Martins et al. (2004), Angel
et al. (1996) and Mohanty et al. (2010)
also found no variation in regenerants kept in in vitro culture for more
than 2 years. Some authors however have reported that the time in in vitro
culture could promote somaclonal variation (Hartmann et
al., 1989; Orton, 1985). According to Gould
(1986) culture time does not seem to be the only parameter affecting genetic
stability. Vendrame et al. (1999) reported that
genetic variation in a culture line could be affected more by the genotype than
by the period in culture. Genotype and the nature of the explants could influence
the phenotypic stability of the plant obtained (Hammerschlag
et al., 1987).
Mode of regeneration also affects the genetic stability of micropropagated
plants. Micropropagation through explants containing an organized meristem is
generally regarded as having a lower risk of genetic instability (Shenoy
and Vasil, 1992). Our study, in close agreement to Shenoy
and Vasil (1992) reveals that the relative stability of micropropagated
C. amada, could be due to the direct mode of plant regeneration through
multiplication of sprouted bud of rhizome.
━━━━━━━━━━━━━━━━━━━━━━━━━━━━━━
▸ **PROBLEM 1**: List every work the passage on the genetic stability of micropropagated plants cites with a publication year before 1990.
▸ **PROBLEM 2**: Quote the part of the passage on the genetic stability of micropropagated plants that starts with "Mode of regeneration" and goes on through "bud of rhizome.".

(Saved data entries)
━━━━━━━━━━━━━━━━━━━━━━━━━━━━━━
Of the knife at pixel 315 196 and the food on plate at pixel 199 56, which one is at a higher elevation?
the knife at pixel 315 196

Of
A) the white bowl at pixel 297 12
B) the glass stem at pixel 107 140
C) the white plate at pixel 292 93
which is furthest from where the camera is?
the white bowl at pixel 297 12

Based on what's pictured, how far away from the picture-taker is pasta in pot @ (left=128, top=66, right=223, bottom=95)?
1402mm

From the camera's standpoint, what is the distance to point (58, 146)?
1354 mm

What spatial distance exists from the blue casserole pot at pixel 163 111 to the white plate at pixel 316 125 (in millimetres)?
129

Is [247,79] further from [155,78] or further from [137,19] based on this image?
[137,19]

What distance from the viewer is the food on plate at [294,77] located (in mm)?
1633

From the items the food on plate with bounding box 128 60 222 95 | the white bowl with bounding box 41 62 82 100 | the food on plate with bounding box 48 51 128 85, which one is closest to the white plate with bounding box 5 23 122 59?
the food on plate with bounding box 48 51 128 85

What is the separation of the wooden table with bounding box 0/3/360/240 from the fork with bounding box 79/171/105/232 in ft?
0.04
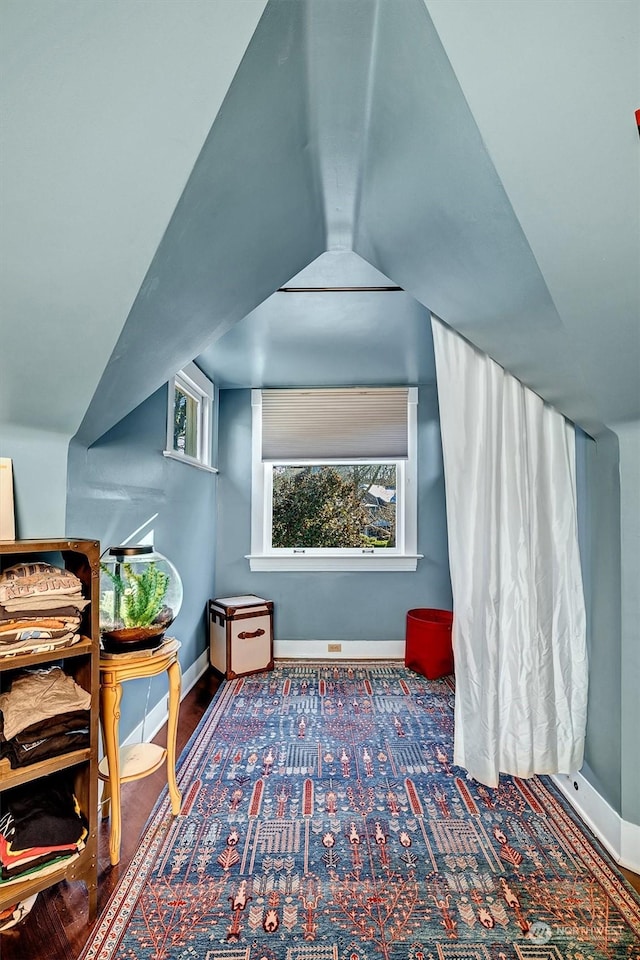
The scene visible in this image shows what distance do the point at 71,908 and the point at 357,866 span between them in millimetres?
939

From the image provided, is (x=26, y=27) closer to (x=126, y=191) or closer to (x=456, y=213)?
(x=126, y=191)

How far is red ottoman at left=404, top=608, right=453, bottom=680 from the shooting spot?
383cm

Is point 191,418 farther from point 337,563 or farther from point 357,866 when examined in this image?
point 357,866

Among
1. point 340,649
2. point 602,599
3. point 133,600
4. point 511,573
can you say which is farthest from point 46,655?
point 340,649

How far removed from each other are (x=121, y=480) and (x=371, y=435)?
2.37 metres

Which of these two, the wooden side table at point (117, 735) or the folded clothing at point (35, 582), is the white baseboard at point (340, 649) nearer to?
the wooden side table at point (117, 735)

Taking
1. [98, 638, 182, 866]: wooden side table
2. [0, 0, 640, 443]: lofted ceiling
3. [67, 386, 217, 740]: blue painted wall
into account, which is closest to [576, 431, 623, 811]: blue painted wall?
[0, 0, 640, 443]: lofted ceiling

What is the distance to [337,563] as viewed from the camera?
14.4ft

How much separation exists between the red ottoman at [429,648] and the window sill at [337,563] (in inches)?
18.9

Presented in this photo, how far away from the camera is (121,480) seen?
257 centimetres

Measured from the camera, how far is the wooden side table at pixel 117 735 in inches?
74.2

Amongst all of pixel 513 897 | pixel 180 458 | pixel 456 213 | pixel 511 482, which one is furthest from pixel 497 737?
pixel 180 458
━━━━━━━━━━━━━━━━━━━━━━━━━━━━━━
▸ **YOUR SOLUTION 1**:
Hartmann et al. (1989)
Orton (1985)
Gould (1986)
Hammerschlag et al. (1987)

▸ **YOUR SOLUTION 2**:
Mode of regeneration also affects the genetic stability of micropropagated
plants. Micropropagation through explants containing an organized meristem is
generally regarded as having a lower risk of genetic instability (Shenoy
and Vasil, 1992). Our study, in close agreement to Shenoy
and Vasil (1992) reveals that the relative stability of micropropagated
C. amada, could be due to the direct mode of plant regeneration through
multiplication of sprouted bud of rhizome.